Because this is a short 8-day class, no reading will have the status of required reading. But it would be extremely useful to read as much of the first paper below as possible, and to at least have a look at the remaining readings before class. Readings will be posted on a class website whose URL will be announced no less than two weeks before the first class.

relevant throughout the class:
Pesetsky, David. 2019. Exfoliation: Towards a Derivational Theory of Clause Size.

https://ling.auf.net/lingbuzz/004440

topic 1
Pesetsky, David, and Esther Torrego. 2011. Case. In Cedric Boeckx (ed.), Handbook of

Linguistic Minimalism. Oxford: Oxford University Press, 52-73.

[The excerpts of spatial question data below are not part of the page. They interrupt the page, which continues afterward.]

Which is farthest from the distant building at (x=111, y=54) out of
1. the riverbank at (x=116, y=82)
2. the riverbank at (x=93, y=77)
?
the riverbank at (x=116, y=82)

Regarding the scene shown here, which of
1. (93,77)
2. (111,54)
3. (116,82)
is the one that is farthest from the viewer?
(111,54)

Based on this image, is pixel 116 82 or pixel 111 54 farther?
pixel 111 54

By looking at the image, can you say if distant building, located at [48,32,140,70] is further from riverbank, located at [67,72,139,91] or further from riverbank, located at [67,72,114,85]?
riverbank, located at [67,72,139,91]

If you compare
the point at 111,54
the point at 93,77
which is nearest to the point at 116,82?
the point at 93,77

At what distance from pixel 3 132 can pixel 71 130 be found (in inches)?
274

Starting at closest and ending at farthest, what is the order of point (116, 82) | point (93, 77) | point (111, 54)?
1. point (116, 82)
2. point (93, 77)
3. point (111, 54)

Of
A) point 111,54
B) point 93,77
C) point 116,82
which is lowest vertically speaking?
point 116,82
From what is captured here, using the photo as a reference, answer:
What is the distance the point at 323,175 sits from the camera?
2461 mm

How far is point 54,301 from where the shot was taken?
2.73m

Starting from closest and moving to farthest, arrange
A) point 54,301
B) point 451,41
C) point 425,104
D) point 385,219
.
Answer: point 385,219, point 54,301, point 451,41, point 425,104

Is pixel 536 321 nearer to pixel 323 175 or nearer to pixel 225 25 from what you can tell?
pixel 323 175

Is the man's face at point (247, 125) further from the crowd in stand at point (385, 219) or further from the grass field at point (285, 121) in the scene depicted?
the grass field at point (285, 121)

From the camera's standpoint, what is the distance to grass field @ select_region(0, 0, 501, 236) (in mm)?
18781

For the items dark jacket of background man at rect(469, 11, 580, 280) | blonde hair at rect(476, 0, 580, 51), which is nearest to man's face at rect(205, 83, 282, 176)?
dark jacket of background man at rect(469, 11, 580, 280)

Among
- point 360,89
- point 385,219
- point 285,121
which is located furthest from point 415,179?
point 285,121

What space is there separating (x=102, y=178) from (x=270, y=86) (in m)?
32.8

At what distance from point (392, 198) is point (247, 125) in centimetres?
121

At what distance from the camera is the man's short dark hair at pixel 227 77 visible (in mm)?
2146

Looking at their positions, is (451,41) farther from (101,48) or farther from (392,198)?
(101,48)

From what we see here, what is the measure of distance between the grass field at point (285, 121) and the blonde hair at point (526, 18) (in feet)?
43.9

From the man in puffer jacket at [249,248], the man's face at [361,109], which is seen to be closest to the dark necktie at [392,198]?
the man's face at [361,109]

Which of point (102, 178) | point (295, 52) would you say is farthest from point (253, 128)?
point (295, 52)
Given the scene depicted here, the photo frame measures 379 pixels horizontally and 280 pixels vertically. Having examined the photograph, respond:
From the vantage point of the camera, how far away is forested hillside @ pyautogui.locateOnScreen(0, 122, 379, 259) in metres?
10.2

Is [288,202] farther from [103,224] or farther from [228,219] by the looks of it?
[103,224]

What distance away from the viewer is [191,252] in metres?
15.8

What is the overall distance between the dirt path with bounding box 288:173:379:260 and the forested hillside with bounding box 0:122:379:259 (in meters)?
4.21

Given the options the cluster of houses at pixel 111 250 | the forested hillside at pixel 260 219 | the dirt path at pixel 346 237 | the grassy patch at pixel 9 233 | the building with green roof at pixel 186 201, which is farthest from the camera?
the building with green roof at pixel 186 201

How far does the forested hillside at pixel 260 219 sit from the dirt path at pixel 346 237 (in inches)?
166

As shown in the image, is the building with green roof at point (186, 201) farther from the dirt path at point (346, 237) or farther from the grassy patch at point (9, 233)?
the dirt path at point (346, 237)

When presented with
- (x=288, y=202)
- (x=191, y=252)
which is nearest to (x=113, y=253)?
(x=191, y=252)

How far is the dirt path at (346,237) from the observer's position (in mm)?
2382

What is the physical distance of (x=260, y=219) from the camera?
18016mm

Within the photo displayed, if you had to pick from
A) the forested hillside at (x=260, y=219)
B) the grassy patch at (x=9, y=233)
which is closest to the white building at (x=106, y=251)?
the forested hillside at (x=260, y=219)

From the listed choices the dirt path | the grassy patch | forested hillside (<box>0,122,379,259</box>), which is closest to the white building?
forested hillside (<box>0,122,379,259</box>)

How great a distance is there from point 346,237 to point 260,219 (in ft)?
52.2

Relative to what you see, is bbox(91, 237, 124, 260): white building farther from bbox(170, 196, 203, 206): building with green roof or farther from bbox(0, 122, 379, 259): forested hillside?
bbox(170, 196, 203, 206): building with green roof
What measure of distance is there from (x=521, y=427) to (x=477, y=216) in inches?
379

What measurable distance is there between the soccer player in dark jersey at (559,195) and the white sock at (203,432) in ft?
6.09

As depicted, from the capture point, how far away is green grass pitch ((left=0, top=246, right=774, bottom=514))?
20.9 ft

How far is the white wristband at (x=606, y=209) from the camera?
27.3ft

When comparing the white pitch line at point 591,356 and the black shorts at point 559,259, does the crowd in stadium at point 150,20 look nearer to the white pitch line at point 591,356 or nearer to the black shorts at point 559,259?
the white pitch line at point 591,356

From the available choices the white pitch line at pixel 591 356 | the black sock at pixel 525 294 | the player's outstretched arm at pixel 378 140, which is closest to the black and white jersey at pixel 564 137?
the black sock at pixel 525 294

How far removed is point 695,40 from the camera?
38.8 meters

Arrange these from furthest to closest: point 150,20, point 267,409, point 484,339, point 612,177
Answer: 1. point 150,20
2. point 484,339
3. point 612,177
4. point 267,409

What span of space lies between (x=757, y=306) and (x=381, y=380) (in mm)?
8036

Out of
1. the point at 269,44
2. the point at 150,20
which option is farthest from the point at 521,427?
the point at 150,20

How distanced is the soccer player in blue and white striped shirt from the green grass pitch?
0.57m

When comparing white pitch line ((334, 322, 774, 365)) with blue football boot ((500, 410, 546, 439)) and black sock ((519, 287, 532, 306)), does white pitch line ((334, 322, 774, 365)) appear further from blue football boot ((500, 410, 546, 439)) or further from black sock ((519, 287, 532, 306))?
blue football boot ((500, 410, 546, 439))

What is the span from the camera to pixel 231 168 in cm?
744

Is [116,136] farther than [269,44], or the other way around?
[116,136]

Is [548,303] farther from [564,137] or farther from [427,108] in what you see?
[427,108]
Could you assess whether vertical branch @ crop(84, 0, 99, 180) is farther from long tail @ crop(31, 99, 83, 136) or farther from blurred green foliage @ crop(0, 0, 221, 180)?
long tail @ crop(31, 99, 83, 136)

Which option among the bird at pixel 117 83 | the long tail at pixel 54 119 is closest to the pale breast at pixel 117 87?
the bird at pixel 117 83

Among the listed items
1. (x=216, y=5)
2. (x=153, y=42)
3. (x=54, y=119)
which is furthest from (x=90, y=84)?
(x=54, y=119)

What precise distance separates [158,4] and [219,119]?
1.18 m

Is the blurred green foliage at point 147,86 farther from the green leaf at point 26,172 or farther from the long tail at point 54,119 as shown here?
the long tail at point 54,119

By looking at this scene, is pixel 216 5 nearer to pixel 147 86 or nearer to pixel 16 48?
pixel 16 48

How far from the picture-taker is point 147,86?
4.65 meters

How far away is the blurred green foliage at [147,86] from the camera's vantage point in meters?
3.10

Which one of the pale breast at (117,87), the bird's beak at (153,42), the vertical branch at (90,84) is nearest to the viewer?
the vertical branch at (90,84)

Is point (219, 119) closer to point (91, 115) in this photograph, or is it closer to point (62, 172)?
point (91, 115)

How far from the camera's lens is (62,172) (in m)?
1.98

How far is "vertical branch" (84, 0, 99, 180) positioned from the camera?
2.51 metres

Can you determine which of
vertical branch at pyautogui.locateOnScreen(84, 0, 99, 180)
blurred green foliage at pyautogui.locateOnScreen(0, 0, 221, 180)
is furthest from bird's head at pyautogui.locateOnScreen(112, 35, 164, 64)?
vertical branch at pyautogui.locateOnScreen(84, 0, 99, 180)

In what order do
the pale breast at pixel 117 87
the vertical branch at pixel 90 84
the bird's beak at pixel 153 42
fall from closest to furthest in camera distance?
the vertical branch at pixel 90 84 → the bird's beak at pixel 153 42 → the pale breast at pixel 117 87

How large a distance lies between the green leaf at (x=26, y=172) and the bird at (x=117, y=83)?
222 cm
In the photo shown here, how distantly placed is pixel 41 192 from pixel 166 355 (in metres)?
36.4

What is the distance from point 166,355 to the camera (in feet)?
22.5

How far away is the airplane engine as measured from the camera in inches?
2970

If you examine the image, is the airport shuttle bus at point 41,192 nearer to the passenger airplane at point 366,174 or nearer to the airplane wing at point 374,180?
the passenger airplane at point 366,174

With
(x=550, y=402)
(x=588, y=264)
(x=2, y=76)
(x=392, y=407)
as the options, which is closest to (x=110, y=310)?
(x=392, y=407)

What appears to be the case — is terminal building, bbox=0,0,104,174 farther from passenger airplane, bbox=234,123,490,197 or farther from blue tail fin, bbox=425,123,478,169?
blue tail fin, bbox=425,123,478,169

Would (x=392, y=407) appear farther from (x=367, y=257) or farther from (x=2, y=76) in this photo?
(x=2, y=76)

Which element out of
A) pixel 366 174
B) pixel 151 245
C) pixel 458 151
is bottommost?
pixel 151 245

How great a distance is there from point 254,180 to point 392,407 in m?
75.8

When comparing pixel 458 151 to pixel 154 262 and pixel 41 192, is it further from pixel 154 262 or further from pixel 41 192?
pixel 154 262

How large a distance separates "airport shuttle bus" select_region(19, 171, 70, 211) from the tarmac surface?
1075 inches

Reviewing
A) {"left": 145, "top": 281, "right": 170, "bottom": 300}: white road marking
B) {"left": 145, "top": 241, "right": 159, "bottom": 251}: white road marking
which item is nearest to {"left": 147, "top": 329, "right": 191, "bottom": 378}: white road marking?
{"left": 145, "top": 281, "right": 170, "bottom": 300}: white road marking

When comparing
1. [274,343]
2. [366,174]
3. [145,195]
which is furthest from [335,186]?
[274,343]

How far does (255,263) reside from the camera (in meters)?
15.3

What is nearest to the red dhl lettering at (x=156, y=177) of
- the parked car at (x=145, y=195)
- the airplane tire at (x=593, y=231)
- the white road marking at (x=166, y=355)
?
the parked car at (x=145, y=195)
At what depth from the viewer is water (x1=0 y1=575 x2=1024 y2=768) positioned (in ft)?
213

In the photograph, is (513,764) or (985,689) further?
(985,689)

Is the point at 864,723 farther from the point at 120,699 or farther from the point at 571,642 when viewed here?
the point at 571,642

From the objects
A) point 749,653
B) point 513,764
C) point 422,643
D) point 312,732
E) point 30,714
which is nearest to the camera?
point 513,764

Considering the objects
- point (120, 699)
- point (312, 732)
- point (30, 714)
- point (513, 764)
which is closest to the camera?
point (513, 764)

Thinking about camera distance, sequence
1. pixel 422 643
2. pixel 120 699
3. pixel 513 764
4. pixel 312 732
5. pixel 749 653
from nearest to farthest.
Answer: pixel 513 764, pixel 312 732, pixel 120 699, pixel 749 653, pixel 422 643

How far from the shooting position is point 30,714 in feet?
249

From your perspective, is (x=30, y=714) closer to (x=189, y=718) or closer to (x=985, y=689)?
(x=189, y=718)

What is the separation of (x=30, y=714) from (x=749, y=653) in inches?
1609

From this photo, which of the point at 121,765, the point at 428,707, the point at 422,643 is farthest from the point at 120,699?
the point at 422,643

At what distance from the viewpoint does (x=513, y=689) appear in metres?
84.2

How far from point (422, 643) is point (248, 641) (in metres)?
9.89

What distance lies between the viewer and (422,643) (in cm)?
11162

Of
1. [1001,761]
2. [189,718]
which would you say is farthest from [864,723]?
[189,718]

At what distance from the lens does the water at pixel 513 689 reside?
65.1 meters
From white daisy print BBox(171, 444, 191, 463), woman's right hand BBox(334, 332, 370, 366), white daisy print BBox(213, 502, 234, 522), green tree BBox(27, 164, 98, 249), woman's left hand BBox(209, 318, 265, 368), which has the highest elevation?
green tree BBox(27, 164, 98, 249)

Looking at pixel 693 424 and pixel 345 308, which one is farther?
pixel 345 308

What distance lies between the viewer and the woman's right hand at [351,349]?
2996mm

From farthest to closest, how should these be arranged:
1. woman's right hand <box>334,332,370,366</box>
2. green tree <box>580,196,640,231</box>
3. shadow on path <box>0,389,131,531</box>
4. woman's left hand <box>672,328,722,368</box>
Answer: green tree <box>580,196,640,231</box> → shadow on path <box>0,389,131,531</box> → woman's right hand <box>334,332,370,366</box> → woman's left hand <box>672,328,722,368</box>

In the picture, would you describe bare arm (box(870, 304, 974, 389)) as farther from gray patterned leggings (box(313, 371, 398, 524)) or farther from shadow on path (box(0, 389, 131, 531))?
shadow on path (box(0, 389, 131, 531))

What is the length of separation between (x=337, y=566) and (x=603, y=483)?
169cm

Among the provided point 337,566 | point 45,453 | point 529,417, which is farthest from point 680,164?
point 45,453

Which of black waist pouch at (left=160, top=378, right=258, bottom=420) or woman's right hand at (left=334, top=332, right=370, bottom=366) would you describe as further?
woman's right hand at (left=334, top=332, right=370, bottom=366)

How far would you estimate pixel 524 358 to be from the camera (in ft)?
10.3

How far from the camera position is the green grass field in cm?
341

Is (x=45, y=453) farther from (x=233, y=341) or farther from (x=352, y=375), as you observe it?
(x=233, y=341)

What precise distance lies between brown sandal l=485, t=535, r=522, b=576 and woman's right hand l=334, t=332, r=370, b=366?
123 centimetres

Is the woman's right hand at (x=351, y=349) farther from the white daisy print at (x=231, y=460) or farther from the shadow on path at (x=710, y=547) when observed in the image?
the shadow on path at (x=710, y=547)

Bobaljik, Jonathan and Susi Wurmbrand. 2009. Case in GB/Minimalism (with Susi Wurmbrand). In Andrej Malchukov and Andrew Spencer, eds. Handbook of Case. Oxford: Oxford University Press, 44-58.

topic 2

Pesetsky, David. 2017. Complementizer-trace effects. In: Everaert, Martin & Henk Van Riemsdijk, eds. Companion to Syntax, 2nd edition. [http://onlinelibrary.wiley.com/doi/10.1002/9781118358733.wbsyncom1 08/full]

topic 3

Woolford, Ellen. 1999. More on the anaphor agreement effect. Linguistic Inquiry 30:257–287. URL http://www.jstor.org/stable/4179061.
Sundaresan, Sandhya. 2016. Anaphora vs. agreement: introducing a new kind of Anaphor Agreement Effect. In The impact of pronominal form on interpretation, ed. Patrick Grosz and Pritty Patel-Grosz, 77–106. De Gruyter Mouton. URL http://ling.auf.net/lingbuzz/002167.

topic 4

Wurmbrand, Susi und Magdalena Lohninger. 2019. An implicational universal in complementation—Theoretical insights and empirical progress. Submitted to: Hartmann, Jutta M. and Angelika Wöllstein (eds), Propositional Arguments in Cross-Linguistic Research: Theoretical and Empirical Issues. Berlin: Mouton de Gruyter. https://ling.auf.net/lingbuzz/004550

Wurmbrand, Susi. 2014. Tense and aspect in English infinitives. Linguistic Inquiry 45.3: 403- 447.
doi: 10.1162/LING_a_00161

Wurmbrand, Susi. 2015. Restructuring cross-linguistically. In: Proceedings of the North Eastern Linguistics Society Annual Meeting 45, ed. by Thuy Bui and Deniz Özyıldız, 227-240. Amherst: University of Massachusetts, GLSA.

Assessment

Students should submit a short paper (3-5 pages) that offers between 1 and 3 questions or observations relevant to topics discussed in the class. Explain in each case why the question or observation is interesting, and explore possible answers or solutions. Longer papers are acceptable, but the questions should be contentful and specific, concerning actual empirical puzzles raised by the class.